• 課題の内容:
[A] 引用文の内容について、次の問いに答えなさい。
(i) 総務の人は、来週から何に切り替わると言ったか。
(ii) 当直の朝、腕に止まっている蚊に気付いて叩いたとき、どうなっていたか。
(iii) 致死量に達しないレベルの殺虫剤に一度曝露された蚊は、何を学習するという研究があるか。
[B] 引用文によると、日当たりが良く外気温が高い日に、病棟の高齢者が発熱しやすくなるのはなぜか。引用文に書かれた理由を一〜三文で説明しなさい。

• 引用文:
····················

神経質礼賛 1977.もう蚊が出ている
仕事帰りに車で駅まで送ってくれる総務の人が「来週から冷房に切り替わりますよ」と言う。年々、暖房から冷房に切り替える日が早くなっているそうだ。「やっぱり、地球温暖化のせいでしょうかねえ」と。精神科病院では事故防止のため、病棟の窓は広く開かないようになっている。日当たりが良くて外気温が高い日は室温も高くなる。体温調節の難しい高齢者だと、脱水を起こしやすく、発熱ということにもなる。病棟からのコールも発熱報告が増える。それとともに、虫刺されの報告が出始めた。蚊が窓から入り込んだと思われるけれども、冬場は暖房しているから、越冬する蚊もいるらしい。先々週の当直の朝、当直室で自分の腕に蚊が止っているのに気付いて叩くと、時すでに遅し。血を吸われてしまっていた。暑さが厳しいと蚊もあまり活動できなくなるらしく(1535話)、蚊にも適温があって、これからが活動期だ。電気蚊取と殺虫スプレーの出番である。
現在は新型コロナ感染症で頭が一杯だけれども、これだけ温暖化が進んでくると蚊が媒介する感染症についても対策を考えていく必要がありそうだ。今まで熱帯や亜熱帯地方の病気だったマラリアも日本本土で発生するようになるかもしれない。年間数十万人が命を落としているマラリア原虫の感染による病気である。蚊の殺虫剤に対する耐性もついてきていて、殺虫剤の乱用が逆効果になっているという話がある。一度、致死量に達しないレベルの殺虫剤に曝露された蚊は、殺虫剤を避けることを学習する、というような研究もある。蚊の撲滅は容易ではない。

····················

• 検討する資料:
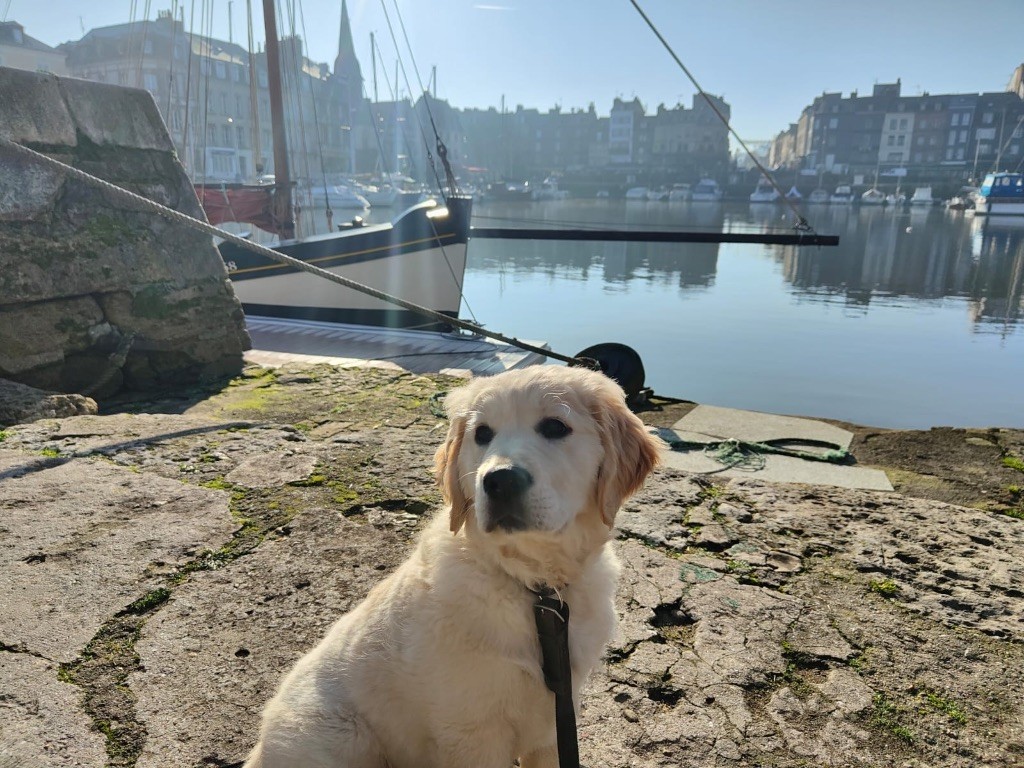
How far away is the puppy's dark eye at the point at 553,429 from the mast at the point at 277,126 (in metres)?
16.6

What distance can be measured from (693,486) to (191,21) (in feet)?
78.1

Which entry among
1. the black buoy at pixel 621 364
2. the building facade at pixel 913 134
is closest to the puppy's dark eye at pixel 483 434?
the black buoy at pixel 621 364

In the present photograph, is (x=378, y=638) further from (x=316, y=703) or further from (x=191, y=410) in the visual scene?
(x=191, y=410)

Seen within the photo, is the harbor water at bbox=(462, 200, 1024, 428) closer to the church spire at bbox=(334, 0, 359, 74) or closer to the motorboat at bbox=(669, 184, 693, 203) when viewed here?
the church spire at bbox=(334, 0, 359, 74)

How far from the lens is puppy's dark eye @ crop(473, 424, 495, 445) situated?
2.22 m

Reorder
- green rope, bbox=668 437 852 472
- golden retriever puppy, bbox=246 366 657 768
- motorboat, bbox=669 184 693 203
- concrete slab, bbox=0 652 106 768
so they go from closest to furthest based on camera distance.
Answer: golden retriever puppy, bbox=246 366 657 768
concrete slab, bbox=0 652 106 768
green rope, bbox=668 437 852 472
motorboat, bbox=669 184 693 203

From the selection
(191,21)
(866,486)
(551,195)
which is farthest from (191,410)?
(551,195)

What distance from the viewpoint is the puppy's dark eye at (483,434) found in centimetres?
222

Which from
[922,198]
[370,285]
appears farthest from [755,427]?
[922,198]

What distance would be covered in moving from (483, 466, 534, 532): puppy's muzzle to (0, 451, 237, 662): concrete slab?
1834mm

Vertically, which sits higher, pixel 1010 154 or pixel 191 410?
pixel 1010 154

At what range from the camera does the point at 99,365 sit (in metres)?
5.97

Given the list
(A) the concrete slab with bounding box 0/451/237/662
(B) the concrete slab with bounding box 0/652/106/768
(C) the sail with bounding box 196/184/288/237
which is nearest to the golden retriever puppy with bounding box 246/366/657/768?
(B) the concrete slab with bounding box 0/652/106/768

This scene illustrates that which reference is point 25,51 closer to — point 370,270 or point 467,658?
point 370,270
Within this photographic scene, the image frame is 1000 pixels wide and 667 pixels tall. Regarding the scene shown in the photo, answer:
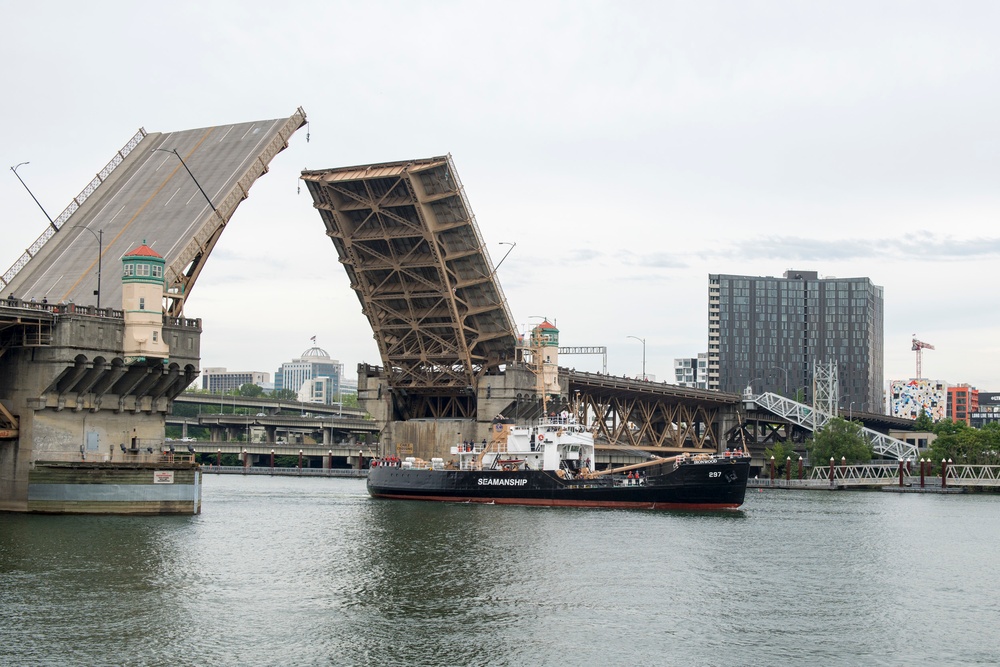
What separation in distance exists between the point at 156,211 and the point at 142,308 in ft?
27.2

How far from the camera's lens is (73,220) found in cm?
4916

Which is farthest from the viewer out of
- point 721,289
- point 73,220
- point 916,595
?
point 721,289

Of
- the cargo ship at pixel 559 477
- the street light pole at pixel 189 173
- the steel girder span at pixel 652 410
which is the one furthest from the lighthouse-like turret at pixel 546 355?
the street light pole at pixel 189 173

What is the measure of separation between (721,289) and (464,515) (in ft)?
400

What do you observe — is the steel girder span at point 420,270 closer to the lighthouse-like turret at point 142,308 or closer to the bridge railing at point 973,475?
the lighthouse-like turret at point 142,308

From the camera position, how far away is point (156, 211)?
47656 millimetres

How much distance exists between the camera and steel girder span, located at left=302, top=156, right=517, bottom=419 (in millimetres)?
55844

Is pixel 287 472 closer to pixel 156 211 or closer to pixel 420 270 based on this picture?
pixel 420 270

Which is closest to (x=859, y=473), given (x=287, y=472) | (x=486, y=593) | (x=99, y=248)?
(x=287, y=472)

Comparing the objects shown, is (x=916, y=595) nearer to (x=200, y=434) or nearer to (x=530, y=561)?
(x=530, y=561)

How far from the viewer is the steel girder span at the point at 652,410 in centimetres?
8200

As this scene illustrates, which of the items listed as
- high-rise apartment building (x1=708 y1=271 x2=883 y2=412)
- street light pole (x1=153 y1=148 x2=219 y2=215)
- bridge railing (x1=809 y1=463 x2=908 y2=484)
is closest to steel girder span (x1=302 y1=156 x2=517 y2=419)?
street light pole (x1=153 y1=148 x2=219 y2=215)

····················

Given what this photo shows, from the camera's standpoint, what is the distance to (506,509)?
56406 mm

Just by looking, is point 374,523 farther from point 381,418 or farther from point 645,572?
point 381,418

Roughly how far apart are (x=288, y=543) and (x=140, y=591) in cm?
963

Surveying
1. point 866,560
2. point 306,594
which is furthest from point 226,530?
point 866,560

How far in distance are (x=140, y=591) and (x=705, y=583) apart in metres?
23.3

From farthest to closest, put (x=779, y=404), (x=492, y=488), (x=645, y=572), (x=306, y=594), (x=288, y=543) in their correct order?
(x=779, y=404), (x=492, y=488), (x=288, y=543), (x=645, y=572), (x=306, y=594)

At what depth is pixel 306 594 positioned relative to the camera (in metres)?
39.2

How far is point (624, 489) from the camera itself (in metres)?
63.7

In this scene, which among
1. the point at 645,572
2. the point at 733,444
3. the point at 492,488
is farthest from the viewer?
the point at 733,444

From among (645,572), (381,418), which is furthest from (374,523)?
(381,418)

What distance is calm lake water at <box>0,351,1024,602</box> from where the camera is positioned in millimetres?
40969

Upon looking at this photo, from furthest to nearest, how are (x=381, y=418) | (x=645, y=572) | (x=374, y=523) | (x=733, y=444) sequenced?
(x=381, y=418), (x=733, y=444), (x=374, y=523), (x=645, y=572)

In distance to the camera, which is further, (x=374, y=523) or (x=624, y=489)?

····················

• 各課題の解答:
[A]
(i) 冷房に切り替わる。
(ii) すでに血を吸われてしまっていた。
(iii) 殺虫剤を避けることを学習する。

[B] 病棟の窓は事故防止のために広く開かないようになっているので、日当たりが良く外気温が高い日は室温も高くなる。体温調節の難しい高齢者は脱水を起こしやすく、それが発熱につながる。